Instructions for the task:
Please give the items again, starting with the line with "Of the set waterfall" and going on through the line with "1.84 metres", changing "waterfall" to "cascade" and leaving everything else unchanged.

Information given:
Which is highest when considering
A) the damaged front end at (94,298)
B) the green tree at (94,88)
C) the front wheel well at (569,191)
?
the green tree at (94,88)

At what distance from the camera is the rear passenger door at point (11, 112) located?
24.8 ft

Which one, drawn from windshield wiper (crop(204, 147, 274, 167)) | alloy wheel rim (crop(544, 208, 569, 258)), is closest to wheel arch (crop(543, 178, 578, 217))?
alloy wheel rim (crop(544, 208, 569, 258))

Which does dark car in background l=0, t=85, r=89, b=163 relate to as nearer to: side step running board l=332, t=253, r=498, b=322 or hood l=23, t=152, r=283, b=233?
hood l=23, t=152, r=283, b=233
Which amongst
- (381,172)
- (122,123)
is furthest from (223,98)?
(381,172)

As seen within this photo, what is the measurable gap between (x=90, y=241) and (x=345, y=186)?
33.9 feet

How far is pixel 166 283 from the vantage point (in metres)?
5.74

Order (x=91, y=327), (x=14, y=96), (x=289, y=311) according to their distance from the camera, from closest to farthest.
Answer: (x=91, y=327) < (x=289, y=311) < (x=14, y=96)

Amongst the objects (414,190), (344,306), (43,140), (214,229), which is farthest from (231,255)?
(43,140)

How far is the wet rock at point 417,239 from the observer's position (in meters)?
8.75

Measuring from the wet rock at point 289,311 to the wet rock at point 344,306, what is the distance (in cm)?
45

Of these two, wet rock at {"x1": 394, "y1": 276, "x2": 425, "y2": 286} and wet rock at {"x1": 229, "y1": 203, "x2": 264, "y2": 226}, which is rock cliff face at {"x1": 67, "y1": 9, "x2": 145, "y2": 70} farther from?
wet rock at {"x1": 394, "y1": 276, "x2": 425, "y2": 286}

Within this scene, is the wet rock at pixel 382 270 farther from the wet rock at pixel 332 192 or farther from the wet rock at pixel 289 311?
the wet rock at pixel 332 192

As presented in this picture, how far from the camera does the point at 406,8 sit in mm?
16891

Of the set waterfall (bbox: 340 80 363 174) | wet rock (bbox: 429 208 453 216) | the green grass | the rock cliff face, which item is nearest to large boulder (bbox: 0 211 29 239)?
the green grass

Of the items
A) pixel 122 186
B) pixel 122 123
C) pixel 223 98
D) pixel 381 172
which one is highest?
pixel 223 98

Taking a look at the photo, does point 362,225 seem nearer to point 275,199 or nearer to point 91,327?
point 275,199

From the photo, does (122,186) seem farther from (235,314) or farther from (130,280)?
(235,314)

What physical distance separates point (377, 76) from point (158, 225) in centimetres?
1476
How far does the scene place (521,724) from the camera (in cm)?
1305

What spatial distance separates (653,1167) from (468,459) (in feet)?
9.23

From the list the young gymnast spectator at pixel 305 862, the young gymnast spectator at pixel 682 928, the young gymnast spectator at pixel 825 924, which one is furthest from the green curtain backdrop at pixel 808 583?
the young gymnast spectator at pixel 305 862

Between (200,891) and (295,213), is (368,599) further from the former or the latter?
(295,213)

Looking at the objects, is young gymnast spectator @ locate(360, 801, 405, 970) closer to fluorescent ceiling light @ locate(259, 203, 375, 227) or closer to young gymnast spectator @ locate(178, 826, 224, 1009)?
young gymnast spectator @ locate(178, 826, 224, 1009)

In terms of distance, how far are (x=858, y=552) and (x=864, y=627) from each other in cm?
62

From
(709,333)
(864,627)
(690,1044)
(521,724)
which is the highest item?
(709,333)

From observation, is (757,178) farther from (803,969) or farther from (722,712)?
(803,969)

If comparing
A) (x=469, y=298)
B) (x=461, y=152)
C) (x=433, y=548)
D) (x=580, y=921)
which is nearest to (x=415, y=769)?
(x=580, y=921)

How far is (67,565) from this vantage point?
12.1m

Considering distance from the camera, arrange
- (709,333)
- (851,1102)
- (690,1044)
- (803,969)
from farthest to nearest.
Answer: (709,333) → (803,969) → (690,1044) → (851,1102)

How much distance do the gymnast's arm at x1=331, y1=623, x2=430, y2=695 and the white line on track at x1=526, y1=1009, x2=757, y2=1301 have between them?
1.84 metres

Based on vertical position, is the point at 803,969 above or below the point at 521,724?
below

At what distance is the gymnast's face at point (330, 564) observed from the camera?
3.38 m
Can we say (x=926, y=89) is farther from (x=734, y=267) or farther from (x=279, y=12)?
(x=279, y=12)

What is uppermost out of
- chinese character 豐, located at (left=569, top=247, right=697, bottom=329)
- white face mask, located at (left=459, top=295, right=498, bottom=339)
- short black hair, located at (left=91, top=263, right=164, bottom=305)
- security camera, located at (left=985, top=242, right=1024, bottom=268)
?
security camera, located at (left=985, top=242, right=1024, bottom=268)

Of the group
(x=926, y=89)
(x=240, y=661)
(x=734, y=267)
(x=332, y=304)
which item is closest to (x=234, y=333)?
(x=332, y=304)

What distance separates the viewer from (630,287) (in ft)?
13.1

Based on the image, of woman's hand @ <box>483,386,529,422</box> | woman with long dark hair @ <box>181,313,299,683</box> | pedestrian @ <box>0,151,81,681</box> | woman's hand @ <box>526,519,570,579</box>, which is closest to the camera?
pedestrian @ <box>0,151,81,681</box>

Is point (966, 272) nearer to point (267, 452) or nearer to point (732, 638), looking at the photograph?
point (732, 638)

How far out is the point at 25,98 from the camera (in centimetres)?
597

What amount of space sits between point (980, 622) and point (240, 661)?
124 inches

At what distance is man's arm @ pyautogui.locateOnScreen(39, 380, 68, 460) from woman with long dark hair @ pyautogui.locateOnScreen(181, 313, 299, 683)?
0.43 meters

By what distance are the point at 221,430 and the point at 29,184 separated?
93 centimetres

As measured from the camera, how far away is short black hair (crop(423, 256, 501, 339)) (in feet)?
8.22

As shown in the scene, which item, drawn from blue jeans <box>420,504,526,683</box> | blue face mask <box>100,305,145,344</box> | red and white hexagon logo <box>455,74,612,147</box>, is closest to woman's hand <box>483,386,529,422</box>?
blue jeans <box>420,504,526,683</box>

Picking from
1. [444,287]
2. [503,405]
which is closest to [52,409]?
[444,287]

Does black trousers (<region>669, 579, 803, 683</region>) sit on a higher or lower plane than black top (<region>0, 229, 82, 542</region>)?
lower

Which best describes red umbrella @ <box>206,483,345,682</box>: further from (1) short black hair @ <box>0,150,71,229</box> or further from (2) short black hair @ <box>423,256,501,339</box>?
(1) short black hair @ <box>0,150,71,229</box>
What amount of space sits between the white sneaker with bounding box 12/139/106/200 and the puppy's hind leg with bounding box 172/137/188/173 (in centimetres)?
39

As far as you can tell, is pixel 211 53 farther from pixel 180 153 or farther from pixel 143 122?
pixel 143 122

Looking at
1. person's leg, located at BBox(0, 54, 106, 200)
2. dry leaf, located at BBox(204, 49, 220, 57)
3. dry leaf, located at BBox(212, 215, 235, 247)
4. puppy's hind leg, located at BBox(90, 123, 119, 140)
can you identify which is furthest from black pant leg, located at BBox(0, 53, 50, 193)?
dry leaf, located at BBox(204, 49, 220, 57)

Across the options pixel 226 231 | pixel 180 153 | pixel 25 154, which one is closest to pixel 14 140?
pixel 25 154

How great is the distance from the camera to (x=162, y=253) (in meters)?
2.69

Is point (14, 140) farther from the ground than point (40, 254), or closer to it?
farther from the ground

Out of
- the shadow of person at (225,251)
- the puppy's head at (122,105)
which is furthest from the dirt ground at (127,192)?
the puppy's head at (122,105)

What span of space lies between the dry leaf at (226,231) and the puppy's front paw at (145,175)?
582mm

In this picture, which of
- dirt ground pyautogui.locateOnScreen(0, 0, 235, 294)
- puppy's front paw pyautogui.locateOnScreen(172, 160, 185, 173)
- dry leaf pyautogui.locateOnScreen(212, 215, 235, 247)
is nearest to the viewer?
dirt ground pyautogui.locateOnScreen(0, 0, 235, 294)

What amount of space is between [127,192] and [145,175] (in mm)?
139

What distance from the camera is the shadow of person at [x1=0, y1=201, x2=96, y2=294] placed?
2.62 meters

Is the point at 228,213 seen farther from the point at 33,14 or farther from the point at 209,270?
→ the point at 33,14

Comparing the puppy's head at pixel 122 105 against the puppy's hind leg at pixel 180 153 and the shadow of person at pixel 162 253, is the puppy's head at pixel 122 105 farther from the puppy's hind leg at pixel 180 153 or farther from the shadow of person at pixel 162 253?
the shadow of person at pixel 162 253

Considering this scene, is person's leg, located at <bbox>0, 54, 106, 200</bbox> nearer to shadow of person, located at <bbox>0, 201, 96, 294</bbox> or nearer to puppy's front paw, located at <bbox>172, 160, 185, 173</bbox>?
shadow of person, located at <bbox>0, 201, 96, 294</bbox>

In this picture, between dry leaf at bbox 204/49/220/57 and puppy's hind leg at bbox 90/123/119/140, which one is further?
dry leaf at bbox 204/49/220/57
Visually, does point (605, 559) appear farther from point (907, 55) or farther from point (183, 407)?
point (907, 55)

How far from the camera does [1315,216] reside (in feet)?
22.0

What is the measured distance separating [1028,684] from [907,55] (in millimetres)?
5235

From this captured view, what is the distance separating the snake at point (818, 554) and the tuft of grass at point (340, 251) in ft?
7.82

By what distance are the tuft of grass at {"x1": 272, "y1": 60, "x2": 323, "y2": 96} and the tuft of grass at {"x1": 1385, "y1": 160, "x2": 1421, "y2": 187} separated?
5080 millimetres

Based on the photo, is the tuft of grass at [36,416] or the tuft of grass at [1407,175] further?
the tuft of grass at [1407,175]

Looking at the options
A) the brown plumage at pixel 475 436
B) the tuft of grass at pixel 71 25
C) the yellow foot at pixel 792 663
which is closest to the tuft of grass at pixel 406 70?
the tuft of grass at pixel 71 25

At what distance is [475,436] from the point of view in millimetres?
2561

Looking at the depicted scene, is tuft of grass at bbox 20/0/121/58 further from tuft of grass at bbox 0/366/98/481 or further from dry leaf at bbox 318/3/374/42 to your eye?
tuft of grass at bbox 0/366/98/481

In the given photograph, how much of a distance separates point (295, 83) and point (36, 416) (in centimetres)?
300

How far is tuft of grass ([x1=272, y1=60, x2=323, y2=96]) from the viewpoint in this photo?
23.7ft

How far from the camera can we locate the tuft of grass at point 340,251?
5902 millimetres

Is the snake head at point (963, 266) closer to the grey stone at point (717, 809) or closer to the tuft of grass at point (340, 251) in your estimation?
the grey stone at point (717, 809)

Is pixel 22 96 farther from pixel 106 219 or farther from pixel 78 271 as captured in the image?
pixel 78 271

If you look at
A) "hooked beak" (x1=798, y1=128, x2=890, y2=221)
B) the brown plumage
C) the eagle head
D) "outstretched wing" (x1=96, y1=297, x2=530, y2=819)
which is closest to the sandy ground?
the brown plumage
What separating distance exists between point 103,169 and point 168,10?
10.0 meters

Exercise solution:
Of the set cascade (bbox: 340 80 363 174) | wet rock (bbox: 429 208 453 216) | the green grass | the rock cliff face, which item is nearest to large boulder (bbox: 0 211 29 239)?
the green grass

Of the items
A) pixel 122 186
B) pixel 122 123
C) pixel 223 98
D) pixel 381 172
which one is highest?
pixel 223 98

Taking a look at the photo, does point 362,225 seem nearer to point 275,199 or nearer to point 91,327?
point 275,199

From the photo, does (122,186) seem farther from (235,314) or farther from (130,280)?
(235,314)

What physical distance separates point (377, 76) from point (158, 225) in centimetres?
1476
How far does the scene place (521,724) from the camera (in cm)?
1305

What spatial distance separates (653,1167) from (468,459) (in feet)?
9.23

From the list the young gymnast spectator at pixel 305 862, the young gymnast spectator at pixel 682 928, the young gymnast spectator at pixel 825 924, which one is furthest from the green curtain backdrop at pixel 808 583?
the young gymnast spectator at pixel 305 862

Between (200,891) and (295,213), is (368,599) further from the former or the latter?
(295,213)

Looking at the objects, is young gymnast spectator @ locate(360, 801, 405, 970) closer to fluorescent ceiling light @ locate(259, 203, 375, 227) or closer to young gymnast spectator @ locate(178, 826, 224, 1009)?
young gymnast spectator @ locate(178, 826, 224, 1009)

In terms of distance, how far are (x=858, y=552) and (x=864, y=627) from each other in cm?
62

From
(709,333)
(864,627)
(690,1044)
(521,724)
which is the highest item?
(709,333)

From observation, is (757,178) farther from (803,969) or farther from (722,712)?
(803,969)

If comparing
A) (x=469, y=298)
B) (x=461, y=152)
C) (x=433, y=548)
D) (x=580, y=921)
which is nearest to (x=415, y=769)?
(x=580, y=921)

How far is (67,565) from this vantage point?
12.1m

Considering distance from the camera, arrange
- (709,333)
- (851,1102)
- (690,1044)
- (803,969)
from farthest to nearest.
Answer: (709,333) → (803,969) → (690,1044) → (851,1102)

How much distance do the gymnast's arm at x1=331, y1=623, x2=430, y2=695 and the white line on track at x1=526, y1=1009, x2=757, y2=1301 have between them?
1.84 metres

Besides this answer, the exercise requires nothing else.